Welcome!

Welcome to the blog of Zaq Roberts, Associate Head of School at The Berkeley School in Berkeley, CA. I blog about a wide variety of topics, from classroom moments I witness, to administrative events and conversations, to the educational blogs, videos, and books I am reading and watching, and how they are influencing my thinking. I hope this eclectic approach will give you insight into the many ways that I am engaging in advancing the school and strengthening our program, and I welcome your thoughts and comments!

This blog takes its name from a quotation by Archimedes that reads "Give me a lever long enough, and I can move the world." The TBS mission speaks directly to the need to engage a changing world, while many of the experiences in our program focus on the development of students' agency and authority. TBS is the lever by which we all - administration, faculty, students, and parents - can together move the world to be more humane, compassionate, and responsive. To borrow an important Montessori phrase, it is our way to remake the world.

Sunday, March 4, 2012

NAIS Annual Conference, Day Three

The final day of this year’s NAIS conference began right at 8:00 am with the first of the day’s three workshops. Since the theme of the conference is innovation, I choose “Innovative Schools, Innovative Students” by Jonathon Martin, Head at St Gregory’s (AZ). I’ve enjoyed reading Jon’s blog and his posts to the Independent School listserve, and was excited to hear what he had to say about innovation. His presentation was essentially an overview of the concepts presented in some select recently published books on innovation, including Drive, Where Good Ideas Come From, and The Innovator’s DNA, which was useful from the standpoint of a data-dump on the concepts, but not in thinking about how these ideas are specifically applicable within schools. Unfortunately, as he ran short on time he accelerated the pace and volume of his speaking – choosing content coverage over depth.

**Stored data:**
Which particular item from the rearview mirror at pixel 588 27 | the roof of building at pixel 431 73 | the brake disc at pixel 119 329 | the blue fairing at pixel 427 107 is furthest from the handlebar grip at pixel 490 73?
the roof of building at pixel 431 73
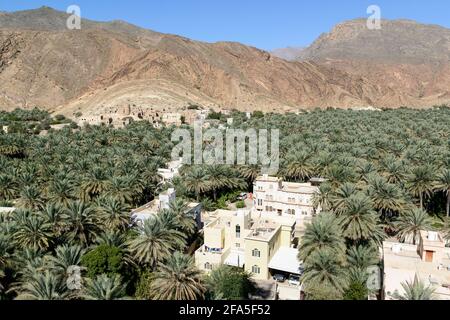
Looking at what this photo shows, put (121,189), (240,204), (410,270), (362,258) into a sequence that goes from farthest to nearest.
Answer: (240,204) → (121,189) → (362,258) → (410,270)

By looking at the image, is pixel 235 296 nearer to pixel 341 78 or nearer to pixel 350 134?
pixel 350 134

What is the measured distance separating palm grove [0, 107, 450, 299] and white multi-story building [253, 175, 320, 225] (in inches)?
74.6

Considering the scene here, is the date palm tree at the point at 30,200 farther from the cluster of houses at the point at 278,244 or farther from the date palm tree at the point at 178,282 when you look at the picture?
the date palm tree at the point at 178,282

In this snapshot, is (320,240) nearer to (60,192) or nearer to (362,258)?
(362,258)

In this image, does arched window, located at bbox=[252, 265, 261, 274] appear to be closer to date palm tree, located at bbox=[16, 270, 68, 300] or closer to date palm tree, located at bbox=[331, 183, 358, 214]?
date palm tree, located at bbox=[331, 183, 358, 214]

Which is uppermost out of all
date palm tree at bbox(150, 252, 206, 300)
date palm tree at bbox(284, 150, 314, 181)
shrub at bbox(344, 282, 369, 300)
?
date palm tree at bbox(284, 150, 314, 181)

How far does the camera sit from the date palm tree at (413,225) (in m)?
30.9

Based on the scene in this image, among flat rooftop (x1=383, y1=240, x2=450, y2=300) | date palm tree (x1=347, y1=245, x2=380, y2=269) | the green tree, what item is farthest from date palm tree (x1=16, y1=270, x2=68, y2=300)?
date palm tree (x1=347, y1=245, x2=380, y2=269)

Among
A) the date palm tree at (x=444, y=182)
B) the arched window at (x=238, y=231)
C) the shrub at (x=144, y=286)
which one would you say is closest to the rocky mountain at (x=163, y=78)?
the arched window at (x=238, y=231)

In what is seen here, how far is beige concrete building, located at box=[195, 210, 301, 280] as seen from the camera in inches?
1200

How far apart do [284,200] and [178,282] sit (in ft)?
59.8

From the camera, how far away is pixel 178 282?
23297 millimetres

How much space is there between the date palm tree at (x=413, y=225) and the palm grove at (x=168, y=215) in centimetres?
10

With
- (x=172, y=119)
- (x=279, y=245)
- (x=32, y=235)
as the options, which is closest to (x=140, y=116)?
(x=172, y=119)
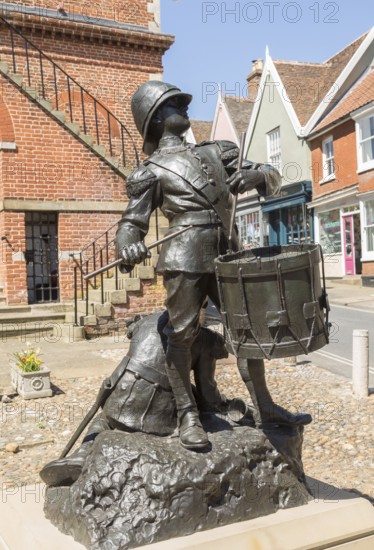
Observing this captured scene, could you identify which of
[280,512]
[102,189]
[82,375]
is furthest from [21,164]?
[280,512]

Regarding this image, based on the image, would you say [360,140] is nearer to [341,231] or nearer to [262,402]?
[341,231]

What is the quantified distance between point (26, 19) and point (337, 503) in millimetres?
13606

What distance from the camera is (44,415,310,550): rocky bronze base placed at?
2.94 meters

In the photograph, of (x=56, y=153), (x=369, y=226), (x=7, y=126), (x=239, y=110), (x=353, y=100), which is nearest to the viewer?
(x=7, y=126)

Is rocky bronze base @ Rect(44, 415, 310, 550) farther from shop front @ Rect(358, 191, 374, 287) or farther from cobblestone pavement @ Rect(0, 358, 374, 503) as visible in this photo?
shop front @ Rect(358, 191, 374, 287)

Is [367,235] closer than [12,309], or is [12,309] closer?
[12,309]

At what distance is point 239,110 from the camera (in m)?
28.9

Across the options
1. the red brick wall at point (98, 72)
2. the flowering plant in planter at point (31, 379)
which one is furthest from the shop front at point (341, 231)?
the flowering plant in planter at point (31, 379)

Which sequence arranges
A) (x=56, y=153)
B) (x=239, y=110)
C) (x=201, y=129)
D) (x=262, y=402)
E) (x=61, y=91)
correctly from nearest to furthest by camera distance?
(x=262, y=402) < (x=56, y=153) < (x=61, y=91) < (x=239, y=110) < (x=201, y=129)

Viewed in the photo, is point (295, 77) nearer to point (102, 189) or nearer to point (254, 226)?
point (254, 226)

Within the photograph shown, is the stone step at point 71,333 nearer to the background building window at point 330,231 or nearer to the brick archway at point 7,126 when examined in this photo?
the brick archway at point 7,126

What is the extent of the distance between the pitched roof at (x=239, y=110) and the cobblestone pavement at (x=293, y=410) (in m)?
21.2

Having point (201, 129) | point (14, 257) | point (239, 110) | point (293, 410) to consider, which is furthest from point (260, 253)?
point (201, 129)

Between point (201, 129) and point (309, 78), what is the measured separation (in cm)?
916
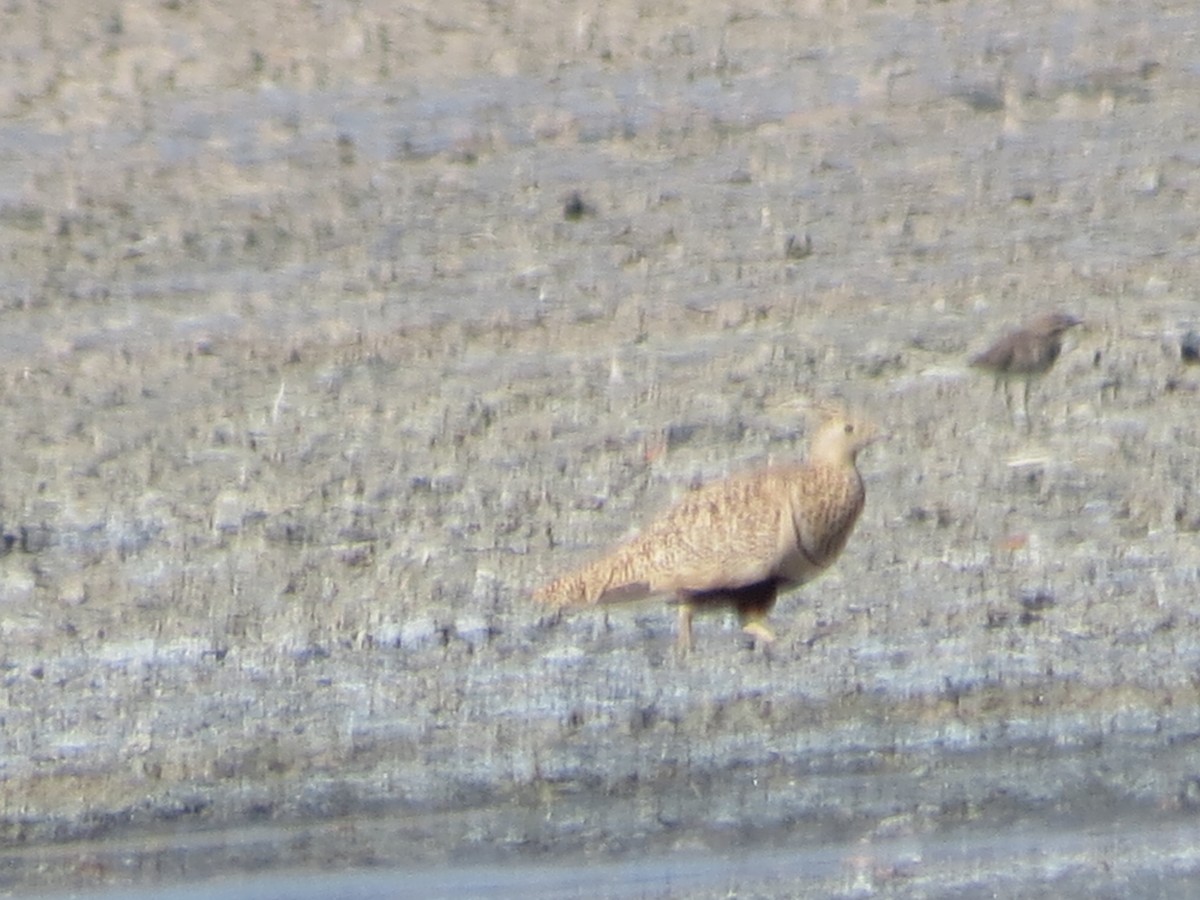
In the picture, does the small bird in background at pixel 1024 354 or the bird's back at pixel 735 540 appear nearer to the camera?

**What to do:**
[a] Name every book that the blog page mentions by title.
[b] From the blog page, write out word for word the part that opens with the words containing "This blog takes" and closes with "remake the world.".
These entries have no connection to the blog page.

**Task solutions:**
[a] Drive, Where Good Ideas Come From, and The Innovator’s DNA

[b]
This blog takes its name from a quotation by Archimedes that reads "Give me a lever long enough, and I can move the world." The TBS mission speaks directly to the need to engage a changing world, while many of the experiences in our program focus on the development of students' agency and authority. TBS is the lever by which we all - administration, faculty, students, and parents - can together move the world to be more humane, compassionate, and responsive. To borrow an important Montessori phrase, it is our way to remake the world.